Abstract
In semi-arid protected areas, artificial waterholes ensure that water is locally available to animals for extended periods. However, artificial waterholes may limit animal movement, which contributes towards habitat deterioration. Challenges of artificial water provisioning worsen in the presence of ecosystem engineers like African elephants Loxodonta africana, capable of transforming environments. Camera traps were used to monitor elephant visitation at 21 artificial waterholes in the Kruger National Park, South Africa. We also assessed if water quality parameters influenced elephant preference for certain waterholes. There were no significant correlations between elephant abundance and water physicochemical properties. However, there was a strong negative correlation between elephant abundance and levels of Escherichia coli in water. Our findings suggest that elephants avoid drinking water with high levels of faecal microbial loads. Whereas most studies addressing animal management in protected areas consider waterholes as homogeneous units, we posit that water quality could also determine local landscape use and movement patterns of key species like elephants, a finding with relevant implications in reserve management practices.

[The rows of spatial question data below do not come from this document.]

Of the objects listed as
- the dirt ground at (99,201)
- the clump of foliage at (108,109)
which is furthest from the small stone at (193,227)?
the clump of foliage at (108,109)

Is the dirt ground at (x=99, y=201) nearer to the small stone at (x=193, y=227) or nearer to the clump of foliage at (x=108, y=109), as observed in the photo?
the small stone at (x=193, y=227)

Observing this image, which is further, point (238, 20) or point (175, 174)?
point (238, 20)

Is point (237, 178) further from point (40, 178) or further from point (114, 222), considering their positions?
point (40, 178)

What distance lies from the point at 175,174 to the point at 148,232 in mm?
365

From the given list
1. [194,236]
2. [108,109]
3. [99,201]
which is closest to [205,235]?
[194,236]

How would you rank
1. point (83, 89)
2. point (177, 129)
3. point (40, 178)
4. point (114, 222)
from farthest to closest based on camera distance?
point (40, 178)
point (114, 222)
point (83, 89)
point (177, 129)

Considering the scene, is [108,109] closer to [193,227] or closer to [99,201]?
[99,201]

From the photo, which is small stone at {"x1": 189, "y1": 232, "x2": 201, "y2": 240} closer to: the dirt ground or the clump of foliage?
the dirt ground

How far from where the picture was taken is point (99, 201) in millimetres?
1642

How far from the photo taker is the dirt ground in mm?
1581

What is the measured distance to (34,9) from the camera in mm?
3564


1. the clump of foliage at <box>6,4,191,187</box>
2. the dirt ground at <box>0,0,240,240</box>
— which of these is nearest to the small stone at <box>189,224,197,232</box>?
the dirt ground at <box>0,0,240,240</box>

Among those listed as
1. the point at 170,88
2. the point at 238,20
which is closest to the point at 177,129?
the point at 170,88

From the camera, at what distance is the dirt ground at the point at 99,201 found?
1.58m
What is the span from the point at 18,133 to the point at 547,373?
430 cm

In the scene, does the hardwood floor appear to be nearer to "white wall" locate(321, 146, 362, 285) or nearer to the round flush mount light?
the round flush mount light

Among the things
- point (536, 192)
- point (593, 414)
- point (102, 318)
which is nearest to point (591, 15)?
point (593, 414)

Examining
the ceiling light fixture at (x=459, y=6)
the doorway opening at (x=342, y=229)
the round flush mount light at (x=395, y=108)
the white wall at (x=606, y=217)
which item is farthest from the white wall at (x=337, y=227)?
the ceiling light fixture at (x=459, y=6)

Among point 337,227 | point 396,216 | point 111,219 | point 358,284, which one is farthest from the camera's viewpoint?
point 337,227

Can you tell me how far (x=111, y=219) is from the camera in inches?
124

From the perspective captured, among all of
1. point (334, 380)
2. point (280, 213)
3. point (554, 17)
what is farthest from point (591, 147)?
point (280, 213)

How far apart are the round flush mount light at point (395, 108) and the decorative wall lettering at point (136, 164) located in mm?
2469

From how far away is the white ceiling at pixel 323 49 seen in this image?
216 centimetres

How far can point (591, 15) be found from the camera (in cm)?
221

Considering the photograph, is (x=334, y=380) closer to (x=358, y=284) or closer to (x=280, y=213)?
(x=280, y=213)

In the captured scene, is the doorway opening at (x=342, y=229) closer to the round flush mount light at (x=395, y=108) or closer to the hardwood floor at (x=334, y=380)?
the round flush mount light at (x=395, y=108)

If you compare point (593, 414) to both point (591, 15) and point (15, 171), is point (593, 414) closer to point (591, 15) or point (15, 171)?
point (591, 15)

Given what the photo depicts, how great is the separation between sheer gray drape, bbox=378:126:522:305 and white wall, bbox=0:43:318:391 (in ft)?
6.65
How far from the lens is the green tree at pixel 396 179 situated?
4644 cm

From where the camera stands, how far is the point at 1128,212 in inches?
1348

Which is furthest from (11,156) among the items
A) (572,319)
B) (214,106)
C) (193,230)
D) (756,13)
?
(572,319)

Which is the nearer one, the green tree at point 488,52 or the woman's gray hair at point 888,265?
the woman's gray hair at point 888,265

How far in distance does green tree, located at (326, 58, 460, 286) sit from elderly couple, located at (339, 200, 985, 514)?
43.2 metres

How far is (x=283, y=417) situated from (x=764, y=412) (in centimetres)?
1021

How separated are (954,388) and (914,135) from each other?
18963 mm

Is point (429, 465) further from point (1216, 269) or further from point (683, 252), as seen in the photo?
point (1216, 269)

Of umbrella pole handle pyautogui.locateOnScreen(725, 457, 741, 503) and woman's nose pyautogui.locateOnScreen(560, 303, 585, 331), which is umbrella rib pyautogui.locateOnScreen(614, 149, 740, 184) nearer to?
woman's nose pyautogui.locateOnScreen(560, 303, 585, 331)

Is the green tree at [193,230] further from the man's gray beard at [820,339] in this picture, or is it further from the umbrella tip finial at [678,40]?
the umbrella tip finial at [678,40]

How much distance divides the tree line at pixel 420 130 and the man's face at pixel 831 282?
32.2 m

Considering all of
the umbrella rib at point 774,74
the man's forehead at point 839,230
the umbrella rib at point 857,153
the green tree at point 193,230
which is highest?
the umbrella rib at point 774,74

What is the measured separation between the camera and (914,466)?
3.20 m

Keywords: camera trap, elephant abundance, E. coli, protected areas, water quality
1. Introduction
Surface water availability is a fundamental constraint of herbivore distribution in semi-arid savannah regions [1,2]. Artificial water provisioning has become a common practice for managing herbivore populations, especially in water-scarce protected areas, aiming to increase populations while limiting their spatial dispersion [3,4]. Yet, this practice is controversial, because its perceived benefits are counteracted by an increase in inter- and intraspecific conflicts [2,5], and by exacerbated piosphere effects as a result of increased animal densities around waterholes [2,3]. The effects of artificial water provisioning are more evident in the presence of high African elephant (Loxodonta africana) numbers, because elephants can modify landscapes and displace other species [6].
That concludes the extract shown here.